**YOUR TASK**
Give back the full listing that follows exactly as it reads.

DATA IN THIS EXERCISE START

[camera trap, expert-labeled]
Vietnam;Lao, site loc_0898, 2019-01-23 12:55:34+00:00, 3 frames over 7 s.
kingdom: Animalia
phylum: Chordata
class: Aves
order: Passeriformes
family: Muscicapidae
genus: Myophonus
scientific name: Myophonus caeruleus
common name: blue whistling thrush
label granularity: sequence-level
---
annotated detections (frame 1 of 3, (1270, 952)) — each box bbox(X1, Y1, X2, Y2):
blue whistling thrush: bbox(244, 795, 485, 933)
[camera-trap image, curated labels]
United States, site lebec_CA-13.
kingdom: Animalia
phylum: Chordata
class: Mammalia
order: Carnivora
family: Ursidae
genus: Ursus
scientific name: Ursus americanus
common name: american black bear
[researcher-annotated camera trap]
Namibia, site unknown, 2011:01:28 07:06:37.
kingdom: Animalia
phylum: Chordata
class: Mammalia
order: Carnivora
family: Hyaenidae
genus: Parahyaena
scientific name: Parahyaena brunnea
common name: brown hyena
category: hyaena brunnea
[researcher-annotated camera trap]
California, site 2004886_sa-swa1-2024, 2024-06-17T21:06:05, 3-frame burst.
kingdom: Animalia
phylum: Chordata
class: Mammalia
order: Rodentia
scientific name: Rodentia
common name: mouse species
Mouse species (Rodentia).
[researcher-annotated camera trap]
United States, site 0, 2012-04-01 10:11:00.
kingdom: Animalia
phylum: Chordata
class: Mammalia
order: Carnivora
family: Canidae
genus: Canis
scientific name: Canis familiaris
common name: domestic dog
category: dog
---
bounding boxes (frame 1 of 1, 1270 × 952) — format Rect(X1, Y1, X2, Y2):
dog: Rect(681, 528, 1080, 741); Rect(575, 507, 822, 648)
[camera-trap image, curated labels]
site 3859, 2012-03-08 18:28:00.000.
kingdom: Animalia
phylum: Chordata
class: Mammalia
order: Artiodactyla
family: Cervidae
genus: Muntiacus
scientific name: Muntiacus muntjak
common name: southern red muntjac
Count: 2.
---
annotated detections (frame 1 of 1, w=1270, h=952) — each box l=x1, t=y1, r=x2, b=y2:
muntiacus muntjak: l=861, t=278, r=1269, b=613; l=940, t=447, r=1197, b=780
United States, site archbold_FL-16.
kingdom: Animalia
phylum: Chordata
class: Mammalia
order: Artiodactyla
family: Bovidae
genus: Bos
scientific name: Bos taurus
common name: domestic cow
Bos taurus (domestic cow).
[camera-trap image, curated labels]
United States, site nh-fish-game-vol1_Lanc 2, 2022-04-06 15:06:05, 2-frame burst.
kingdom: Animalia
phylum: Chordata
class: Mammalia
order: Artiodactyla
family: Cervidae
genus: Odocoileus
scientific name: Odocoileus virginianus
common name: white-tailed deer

DATA IN THIS EXERCISE END

**RESPONSE TO THE TASK**
[camera trap, expert-labeled]
Vietnam;Lao, site loc_0898, 2019-01-23 12:55:34+00:00, 3 frames over 7 s.
kingdom: Animalia
phylum: Chordata
class: Aves
order: Passeriformes
family: Muscicapidae
genus: Myophonus
scientific name: Myophonus caeruleus
common name: blue whistling thrush
label granularity: sequence-level
---
annotated detections (frame 1 of 3, (1270, 952)) — each box bbox(X1, Y1, X2, Y2):
blue whistling thrush: bbox(244, 795, 485, 933)
[camera-trap image, curated labels]
United States, site lebec_CA-13.
kingdom: Animalia
phylum: Chordata
class: Mammalia
order: Carnivora
family: Ursidae
genus: Ursus
scientific name: Ursus americanus
common name: american black bear
[researcher-annotated camera trap]
Namibia, site unknown, 2011:01:28 07:06:37.
kingdom: Animalia
phylum: Chordata
class: Mammalia
order: Carnivora
family: Hyaenidae
genus: Parahyaena
scientific name: Parahyaena brunnea
common name: brown hyena
category: hyaena brunnea
[researcher-annotated camera trap]
California, site 2004886_sa-swa1-2024, 2024-06-17T21:06:05, 3-frame burst.
kingdom: Animalia
phylum: Chordata
class: Mammalia
order: Rodentia
scientific name: Rodentia
common name: mouse species
Mouse species (Rodentia).
[researcher-annotated camera trap]
United States, site 0, 2012-04-01 10:11:00.
kingdom: Animalia
phylum: Chordata
class: Mammalia
order: Carnivora
family: Canidae
genus: Canis
scientific name: Canis familiaris
common name: domestic dog
category: dog
---
bounding boxes (frame 1 of 1, 1270 × 952) — format Rect(X1, Y1, X2, Y2):
dog: Rect(681, 528, 1080, 741); Rect(575, 507, 822, 648)
[camera-trap image, curated labels]
site 3859, 2012-03-08 18:28:00.000.
kingdom: Animalia
phylum: Chordata
class: Mammalia
order: Artiodactyla
family: Cervidae
genus: Muntiacus
scientific name: Muntiacus muntjak
common name: southern red muntjac
Count: 2.
---
annotated detections (frame 1 of 1, w=1270, h=952) — each box l=x1, t=y1, r=x2, b=y2:
muntiacus muntjak: l=861, t=278, r=1269, b=613; l=940, t=447, r=1197, b=780
United States, site archbold_FL-16.
kingdom: Animalia
phylum: Chordata
class: Mammalia
order: Artiodactyla
family: Bovidae
genus: Bos
scientific name: Bos taurus
common name: domestic cow
Bos taurus (domestic cow).
[camera-trap image, curated labels]
United States, site nh-fish-game-vol1_Lanc 2, 2022-04-06 15:06:05, 2-frame burst.
kingdom: Animalia
phylum: Chordata
class: Mammalia
order: Artiodactyla
family: Cervidae
genus: Odocoileus
scientific name: Odocoileus virginianus
common name: white-tailed deer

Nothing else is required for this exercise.